─── Kutipan Halaman

Kejagung Tuntut Hukuman Mati ABK Kapal Sea Dragon

Kejaksaan Agung (Kejagung) menuntut hukuman mati bagi Fandi Ramadhan (26), ABK asal Medan, dalam kasus penyelundupan sabu sekitar 2 ton di perairan Kepulauan Riau. Tuntutan disampaikan pada 5 Februari 2026 di PN Batam berdasarkan fakta hukum dan bukti persidangan.
Fandi direkrut Hasiholan Samosir pada April 2025 untuk jadi ABK kapal tanker Sea Dragon dari Medan ke Thailand. Di perairan Phuket, mereka terima 67 kardus berisi sabu dari kapal ikan Thailand tanpa cek isi, meski lokasi bukan dermaga biasa.

──────
─── Data Latihan

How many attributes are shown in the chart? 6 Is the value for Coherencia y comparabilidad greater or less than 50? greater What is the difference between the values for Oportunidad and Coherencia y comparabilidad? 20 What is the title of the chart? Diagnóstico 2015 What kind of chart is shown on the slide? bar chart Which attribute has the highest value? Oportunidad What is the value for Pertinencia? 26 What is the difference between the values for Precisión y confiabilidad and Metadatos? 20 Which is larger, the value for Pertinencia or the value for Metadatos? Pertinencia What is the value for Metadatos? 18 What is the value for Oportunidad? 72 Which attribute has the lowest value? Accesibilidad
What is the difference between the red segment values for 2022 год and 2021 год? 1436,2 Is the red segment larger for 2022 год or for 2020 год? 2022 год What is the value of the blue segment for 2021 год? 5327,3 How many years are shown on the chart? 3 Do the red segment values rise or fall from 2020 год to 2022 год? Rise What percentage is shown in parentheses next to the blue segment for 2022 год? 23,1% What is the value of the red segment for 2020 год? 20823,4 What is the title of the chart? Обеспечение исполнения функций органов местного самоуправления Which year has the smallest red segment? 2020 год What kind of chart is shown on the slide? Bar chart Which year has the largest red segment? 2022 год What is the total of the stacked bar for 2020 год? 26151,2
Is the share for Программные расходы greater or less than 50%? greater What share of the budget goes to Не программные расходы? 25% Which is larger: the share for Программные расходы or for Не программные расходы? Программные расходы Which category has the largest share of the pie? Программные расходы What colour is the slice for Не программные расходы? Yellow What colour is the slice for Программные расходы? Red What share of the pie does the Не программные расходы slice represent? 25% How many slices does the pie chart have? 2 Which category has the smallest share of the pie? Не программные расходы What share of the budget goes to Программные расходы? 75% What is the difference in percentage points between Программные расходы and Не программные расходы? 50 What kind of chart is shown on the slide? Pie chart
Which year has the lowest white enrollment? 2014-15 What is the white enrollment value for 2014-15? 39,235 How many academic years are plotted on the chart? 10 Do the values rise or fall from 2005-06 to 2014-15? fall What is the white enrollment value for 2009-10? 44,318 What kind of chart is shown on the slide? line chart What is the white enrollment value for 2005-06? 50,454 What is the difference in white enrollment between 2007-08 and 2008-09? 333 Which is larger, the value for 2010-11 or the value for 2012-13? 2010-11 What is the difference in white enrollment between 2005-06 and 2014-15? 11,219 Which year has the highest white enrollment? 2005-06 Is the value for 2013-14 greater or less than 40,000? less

──────

◆ Tujuan Tugas ◆
Lanjutkan kutipan halaman tentang tuntutan hukuman mati bagi ABK kapal Sea Dragon, mulai setelah kalimat terakhirnya.

◆ Hasil Tugas ◆
Kapuspenkum Kejagung Anang Supriatna menyatakan Fandi sadar dan tahu muatan narkoba, terlibat permufakatan jahat dengan 5 terdakwa lain (termasuk 2 WNI dan 2 Thailand), melanggar Pasal 114 Ayat (2) jo Pasal 132 Ayat (1) UU Narkotika. Semua 6 terdakwa dituntut mati karena bukti kuat.
Keluarga Fandi mengaku ia dijebak, baru kerja 3 hari, bayar Rp2,5 juta rekrutmen, dan tak tahu muatan. Ibu Fandi histeris di sidang; Sarbumusi tawarkan bantuan hukum.